TEXAS COURT OF APPEALS, THIRD DISTRICT, AT AUSTIN
NO. 03-05-00215-CR
Daniel Ray Resa, Appellant
v.
The State of Texas, Appellee
FROM THE DISTRICT COURT OF SAN SABA COUNTY, 33RD JUDICIAL DISTRICT
NO. 5406, HONORABLE V. MURRAY JORDAN, JUDGE PRESIDING
MEMORANDUM OPINION
A jury found appellant Daniel Ray Resa guilty of burglary of a habitation. See Tex.
Pen. Code Ann. § 30.02(a)(3) (West 2003). The court imposed a sixty-year prison term. In his only
point of error, appellant contends the court erred by refusing to instruct the jury on criminal trespass
as a lesser included offense. We will overrule this contention and affirm the conviction.

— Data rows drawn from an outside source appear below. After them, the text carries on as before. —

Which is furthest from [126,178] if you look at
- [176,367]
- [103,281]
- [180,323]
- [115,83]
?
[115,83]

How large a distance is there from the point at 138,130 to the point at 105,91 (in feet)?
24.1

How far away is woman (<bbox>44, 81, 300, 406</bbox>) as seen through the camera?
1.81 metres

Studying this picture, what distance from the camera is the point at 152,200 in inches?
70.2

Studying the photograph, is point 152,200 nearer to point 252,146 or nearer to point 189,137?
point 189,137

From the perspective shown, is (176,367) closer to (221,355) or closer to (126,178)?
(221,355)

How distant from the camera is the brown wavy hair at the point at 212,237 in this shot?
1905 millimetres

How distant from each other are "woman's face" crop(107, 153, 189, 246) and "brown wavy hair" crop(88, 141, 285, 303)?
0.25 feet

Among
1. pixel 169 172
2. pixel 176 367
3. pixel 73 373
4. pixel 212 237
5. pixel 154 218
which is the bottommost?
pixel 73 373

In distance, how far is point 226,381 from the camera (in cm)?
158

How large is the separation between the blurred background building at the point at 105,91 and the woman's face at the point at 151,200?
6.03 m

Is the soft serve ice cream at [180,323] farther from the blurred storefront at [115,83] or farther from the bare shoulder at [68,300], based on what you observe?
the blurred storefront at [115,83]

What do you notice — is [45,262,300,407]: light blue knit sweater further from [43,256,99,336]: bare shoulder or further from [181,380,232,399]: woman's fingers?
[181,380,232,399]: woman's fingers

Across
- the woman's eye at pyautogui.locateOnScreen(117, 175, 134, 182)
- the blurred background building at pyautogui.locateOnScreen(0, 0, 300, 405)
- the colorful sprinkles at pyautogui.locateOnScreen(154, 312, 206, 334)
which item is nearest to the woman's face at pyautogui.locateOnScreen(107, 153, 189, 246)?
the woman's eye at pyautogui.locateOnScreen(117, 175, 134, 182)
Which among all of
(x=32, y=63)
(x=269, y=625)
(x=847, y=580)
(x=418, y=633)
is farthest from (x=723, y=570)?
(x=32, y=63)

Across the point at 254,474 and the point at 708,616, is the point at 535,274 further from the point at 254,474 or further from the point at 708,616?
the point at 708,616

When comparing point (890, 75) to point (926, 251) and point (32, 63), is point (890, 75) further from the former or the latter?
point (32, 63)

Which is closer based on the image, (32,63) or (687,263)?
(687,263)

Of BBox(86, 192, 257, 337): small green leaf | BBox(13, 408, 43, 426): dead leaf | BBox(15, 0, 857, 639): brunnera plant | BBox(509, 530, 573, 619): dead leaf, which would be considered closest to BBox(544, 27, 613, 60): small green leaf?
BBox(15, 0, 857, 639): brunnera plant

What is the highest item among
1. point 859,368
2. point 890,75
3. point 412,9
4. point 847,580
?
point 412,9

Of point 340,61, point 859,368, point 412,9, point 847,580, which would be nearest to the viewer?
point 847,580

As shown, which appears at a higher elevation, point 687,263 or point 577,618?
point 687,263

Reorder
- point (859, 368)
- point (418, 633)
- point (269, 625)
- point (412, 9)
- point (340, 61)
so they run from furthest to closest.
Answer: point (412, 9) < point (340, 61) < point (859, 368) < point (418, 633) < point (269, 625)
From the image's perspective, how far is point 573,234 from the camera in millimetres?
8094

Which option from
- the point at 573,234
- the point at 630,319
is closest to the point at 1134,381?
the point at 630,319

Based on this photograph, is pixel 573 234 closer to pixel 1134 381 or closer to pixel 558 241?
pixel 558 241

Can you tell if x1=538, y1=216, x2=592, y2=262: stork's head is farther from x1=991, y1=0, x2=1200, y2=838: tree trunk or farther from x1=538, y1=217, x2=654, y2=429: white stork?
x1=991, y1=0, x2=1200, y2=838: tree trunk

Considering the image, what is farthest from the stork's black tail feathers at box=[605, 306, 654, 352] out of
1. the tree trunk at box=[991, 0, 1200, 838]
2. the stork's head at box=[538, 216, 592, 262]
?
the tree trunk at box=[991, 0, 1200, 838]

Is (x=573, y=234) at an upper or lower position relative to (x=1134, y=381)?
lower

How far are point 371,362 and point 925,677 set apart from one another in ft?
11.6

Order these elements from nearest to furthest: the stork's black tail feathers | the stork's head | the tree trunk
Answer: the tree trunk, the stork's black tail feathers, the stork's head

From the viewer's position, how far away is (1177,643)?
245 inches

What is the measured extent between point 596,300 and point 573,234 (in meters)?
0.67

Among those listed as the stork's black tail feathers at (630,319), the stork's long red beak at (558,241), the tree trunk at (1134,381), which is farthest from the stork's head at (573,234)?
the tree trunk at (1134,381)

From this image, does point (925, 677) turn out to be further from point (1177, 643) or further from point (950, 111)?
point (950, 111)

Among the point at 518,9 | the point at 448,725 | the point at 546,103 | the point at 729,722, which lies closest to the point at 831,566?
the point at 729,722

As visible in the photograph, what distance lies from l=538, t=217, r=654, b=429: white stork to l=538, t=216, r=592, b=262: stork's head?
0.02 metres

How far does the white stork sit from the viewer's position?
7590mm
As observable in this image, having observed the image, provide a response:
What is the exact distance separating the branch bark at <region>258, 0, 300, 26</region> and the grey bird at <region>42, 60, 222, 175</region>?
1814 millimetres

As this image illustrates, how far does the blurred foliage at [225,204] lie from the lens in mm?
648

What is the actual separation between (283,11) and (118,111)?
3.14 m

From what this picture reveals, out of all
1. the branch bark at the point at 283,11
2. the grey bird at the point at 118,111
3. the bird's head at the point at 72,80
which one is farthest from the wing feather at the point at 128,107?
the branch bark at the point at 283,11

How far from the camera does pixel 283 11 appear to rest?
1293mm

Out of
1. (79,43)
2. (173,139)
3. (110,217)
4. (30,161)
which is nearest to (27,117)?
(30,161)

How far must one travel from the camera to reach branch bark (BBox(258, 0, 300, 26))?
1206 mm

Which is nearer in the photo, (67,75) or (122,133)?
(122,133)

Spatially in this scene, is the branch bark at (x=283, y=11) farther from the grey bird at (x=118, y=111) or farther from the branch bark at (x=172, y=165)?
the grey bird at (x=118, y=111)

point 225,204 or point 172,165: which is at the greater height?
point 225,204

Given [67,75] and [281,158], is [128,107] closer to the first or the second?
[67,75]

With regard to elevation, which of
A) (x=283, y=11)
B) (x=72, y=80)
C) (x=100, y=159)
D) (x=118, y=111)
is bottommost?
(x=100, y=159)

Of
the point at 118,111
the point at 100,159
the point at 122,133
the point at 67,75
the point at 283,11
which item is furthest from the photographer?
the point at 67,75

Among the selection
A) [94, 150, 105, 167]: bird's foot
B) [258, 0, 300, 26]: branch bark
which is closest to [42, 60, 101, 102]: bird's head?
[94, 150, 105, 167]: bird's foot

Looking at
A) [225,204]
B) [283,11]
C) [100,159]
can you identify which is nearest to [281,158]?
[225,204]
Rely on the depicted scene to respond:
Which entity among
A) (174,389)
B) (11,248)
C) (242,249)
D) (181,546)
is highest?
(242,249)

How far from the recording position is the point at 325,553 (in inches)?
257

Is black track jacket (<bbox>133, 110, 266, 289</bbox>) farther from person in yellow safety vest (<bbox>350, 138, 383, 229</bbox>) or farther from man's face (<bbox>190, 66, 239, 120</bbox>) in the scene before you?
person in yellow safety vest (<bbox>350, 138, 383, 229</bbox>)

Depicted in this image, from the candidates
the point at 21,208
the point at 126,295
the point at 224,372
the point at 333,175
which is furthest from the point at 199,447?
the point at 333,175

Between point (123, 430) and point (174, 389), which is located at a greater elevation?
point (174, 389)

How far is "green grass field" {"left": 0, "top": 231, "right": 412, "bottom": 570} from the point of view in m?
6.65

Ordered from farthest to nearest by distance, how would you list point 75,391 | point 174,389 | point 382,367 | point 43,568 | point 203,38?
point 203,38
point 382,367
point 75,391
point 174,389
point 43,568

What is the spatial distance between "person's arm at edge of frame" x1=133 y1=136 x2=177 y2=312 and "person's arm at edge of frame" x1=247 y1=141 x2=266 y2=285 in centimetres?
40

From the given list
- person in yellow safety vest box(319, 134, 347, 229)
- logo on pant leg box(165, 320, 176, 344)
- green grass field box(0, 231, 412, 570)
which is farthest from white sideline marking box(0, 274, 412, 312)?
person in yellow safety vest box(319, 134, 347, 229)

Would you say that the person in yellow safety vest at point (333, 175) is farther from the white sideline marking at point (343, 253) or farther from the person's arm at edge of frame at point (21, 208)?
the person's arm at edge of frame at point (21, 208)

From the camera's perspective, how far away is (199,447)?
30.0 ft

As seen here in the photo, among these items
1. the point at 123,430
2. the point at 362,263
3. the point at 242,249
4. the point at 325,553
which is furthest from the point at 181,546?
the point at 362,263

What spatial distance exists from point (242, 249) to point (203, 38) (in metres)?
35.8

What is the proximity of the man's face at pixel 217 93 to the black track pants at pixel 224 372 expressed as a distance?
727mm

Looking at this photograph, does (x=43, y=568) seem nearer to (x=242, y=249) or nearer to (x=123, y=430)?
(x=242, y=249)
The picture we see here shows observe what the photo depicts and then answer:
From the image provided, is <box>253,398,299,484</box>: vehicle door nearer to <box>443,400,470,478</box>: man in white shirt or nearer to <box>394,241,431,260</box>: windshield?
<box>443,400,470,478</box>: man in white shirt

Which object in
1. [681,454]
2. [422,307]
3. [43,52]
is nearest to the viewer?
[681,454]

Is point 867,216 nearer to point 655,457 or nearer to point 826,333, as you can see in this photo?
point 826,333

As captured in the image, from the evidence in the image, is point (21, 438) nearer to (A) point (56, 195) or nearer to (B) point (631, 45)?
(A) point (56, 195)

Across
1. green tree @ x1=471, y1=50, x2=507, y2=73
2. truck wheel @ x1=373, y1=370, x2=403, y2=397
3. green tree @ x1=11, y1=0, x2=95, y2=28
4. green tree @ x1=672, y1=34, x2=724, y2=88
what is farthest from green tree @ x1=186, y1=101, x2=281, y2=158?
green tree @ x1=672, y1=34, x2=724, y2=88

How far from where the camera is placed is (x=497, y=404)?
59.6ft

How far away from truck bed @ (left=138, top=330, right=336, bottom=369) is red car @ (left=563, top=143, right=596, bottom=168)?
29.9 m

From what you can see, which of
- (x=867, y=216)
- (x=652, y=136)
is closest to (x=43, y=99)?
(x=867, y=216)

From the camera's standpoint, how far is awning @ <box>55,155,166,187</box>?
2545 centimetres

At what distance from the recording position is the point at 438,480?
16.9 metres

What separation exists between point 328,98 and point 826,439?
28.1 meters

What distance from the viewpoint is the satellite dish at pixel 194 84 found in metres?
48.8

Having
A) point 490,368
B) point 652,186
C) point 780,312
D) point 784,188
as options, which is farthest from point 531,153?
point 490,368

At about 12:30 a.m. on April 11, 2004, Joe Dobie and his wife Diane were asleep in
their residence in rural San Saba County when they were awakened by a loud noise followed by the
sound of glass breaking. Both Joe and Diane testified that they heard two voices coming from the
utility room down the hall from their bedroom. Joe got up to investigate, taking with him a .22 rifle
he kept by the bed. In the dark hallway, he saw the silhouette of a man holding a pistol and said,
“Y’all stop right there.” The intruder fired a shot, striking the wall beside him. Joe attempted to
return fire, but his rifle misfired. A second shot was fired, this time in the utility room, striking the
washing machine. Then a third shot was fired from outside the house, shattering a kitchen window.
Joe proceeded into the utility room, grabbed another rifle he kept there, and stepped onto the porch.
He saw two men fleeing into the brush. Both men fired at Joe, and he returned their fire.
It is undisputed that the two assailants were appellant and his brother, Adam Resa.
The evidence shows that they had broken the lock on the gate to the Dobies’ property, driven part-
way to the residence in appellant’s truck, and then walked the rest of the way to the Dobies’ house.
They were armed with a pistol and a shotgun they took from Joe Dobie’s pickup, which was parked
beside the house. The evidence suggests that Adam Resa wielded the pistol which fired the shots
inside the house, while appellant used the shotgun which was fired only once. It had been raining,
and sets of muddy footprints showed that the men had walked around the house checking the
windows before they entered.
In their flight, the brothers became separated. Appellant made it back to his truck and
drove away. Adam was tracked by a dog as he walked across country and was found hiding in a tree.
Appellant was arrested later that night and gave two statements to the police. In the first, he admitted
driving onto the Dobies’ property but said that it was his brother who had alone entered the house.
In his second statement, appellant said that he “had all the fault in this” and that his brother “had no
idea what was going on.”
The indictment alleged that appellant intentionally and knowingly entered the Dobies’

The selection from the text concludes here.